矢野監督は「そりゃあもう…勝たないとダメなんで。もちろんギャンブルでいっている。こっちの責任で近本は悪くない」と作戦通りだと明かした。この日も序盤から巨人の1発攻勢を浴びた。7回佐藤輝の右翼フェンス直撃の二塁打も、あと数十センチで今季1号になる惜しい当たりだった。5安打で勝った巨人の倍、10安打を放つも3戦連続で1点差で敗れた。

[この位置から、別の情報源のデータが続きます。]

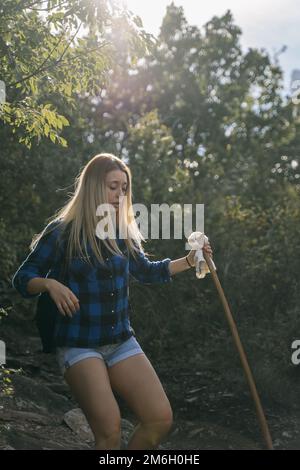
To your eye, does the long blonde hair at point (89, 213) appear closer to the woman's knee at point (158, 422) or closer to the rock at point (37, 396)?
the woman's knee at point (158, 422)

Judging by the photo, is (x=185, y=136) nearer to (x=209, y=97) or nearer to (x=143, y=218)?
(x=209, y=97)

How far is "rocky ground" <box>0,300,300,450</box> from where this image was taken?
7.68m

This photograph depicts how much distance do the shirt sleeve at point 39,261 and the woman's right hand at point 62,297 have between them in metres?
0.19

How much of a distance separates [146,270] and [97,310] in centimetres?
59

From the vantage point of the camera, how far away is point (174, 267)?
504 cm

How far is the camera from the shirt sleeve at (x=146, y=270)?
16.1ft

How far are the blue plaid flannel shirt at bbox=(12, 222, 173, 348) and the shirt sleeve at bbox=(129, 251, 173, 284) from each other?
32cm

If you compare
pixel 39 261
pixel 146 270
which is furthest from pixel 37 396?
pixel 39 261

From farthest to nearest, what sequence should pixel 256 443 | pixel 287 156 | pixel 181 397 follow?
pixel 287 156 → pixel 181 397 → pixel 256 443

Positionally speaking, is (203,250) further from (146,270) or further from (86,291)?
(86,291)

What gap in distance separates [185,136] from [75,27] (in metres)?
24.4

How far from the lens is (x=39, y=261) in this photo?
445 cm

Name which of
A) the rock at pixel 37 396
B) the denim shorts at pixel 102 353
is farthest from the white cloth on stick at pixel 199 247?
the rock at pixel 37 396

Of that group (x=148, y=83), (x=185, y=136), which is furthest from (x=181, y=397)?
(x=148, y=83)
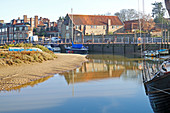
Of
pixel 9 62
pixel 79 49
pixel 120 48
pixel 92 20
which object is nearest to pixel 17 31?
pixel 92 20

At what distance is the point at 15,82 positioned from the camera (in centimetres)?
1534

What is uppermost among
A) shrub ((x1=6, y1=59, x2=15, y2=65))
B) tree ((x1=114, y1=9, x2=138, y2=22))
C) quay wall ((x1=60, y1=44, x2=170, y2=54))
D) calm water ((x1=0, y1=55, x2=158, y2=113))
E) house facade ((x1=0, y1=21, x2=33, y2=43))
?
tree ((x1=114, y1=9, x2=138, y2=22))

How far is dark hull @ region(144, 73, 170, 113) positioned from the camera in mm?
9694

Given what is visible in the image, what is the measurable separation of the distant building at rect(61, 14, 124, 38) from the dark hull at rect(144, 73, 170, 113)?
59877 mm

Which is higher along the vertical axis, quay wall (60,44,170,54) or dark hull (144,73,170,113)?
quay wall (60,44,170,54)

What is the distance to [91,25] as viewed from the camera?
237 ft

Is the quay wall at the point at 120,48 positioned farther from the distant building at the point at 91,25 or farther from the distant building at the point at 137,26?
the distant building at the point at 137,26

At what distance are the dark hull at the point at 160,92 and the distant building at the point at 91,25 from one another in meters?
59.9

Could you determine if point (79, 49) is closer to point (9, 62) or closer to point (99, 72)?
point (99, 72)

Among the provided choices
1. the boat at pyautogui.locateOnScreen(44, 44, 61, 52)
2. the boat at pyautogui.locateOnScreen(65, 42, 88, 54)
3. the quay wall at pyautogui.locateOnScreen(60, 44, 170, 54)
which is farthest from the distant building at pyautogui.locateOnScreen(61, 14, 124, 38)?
the boat at pyautogui.locateOnScreen(65, 42, 88, 54)

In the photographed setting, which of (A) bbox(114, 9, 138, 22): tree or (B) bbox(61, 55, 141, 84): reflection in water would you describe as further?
(A) bbox(114, 9, 138, 22): tree

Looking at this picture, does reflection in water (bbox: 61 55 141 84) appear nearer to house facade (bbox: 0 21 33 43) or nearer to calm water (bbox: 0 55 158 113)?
calm water (bbox: 0 55 158 113)

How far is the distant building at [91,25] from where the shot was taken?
71.2 metres

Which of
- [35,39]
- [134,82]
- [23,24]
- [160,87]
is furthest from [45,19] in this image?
[160,87]
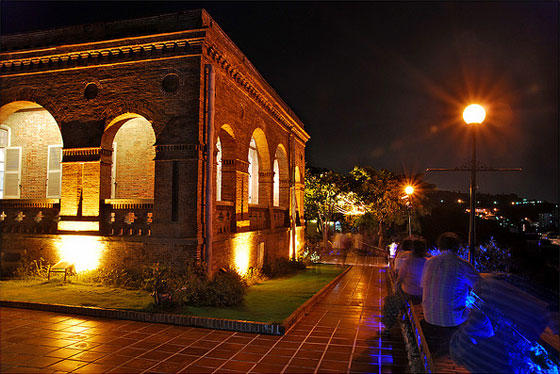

不動の「3番一塁」だったマルテが右足コンディション不良で、ベンチ外。矢野監督は「抹消する。期間は空けないと」と3日に出場選手登録を抹消することを明言。前日1日の5回の守りからベンチに下がっていた。ここまで7試合で打率1割5分4厘、本塁打と打点がなくても、昨季22本塁打、71打点のチャンスに強い助っ人の離脱は痛手だ。代わりに日立製作所からドラフト6位で入団した新人豊田を昇格させる。

開幕から9日で、いまだ12球団で唯一白星がないまま。セでは43年ぶりでリーグ最多タイの8連敗。ただ、79年ヤクルトは1分けを挟んでおり、8戦8連敗はセで初。敵地東京ドームでの「大阪タイガース」復刻ユニホームは3日が最後。1936年(昭11)の「洲崎の決戦」では1勝2敗だった。宿敵に一矢報いて連敗を止め、5日からの甲子園へ帰りたい。【石橋隆雄】

 

▼阪神が開幕8連敗。開幕連敗の最長記録は55年トンボ(消滅)と79年西武(2分け挟む)の12連敗だが、セ・リーグでは79年のヤクルトに並ぶワースト記録。同年のヤクルトは1分けを挟んでおり、開幕8戦8敗は02年のロッテが11連敗して以来20年ぶり。セ・リーグでは初めてだ。阪神の過去最大差逆転Vは、64年の6・5ゲーム差。この日の敗戦で首位巨人と7差となり、デッドラインを越えた。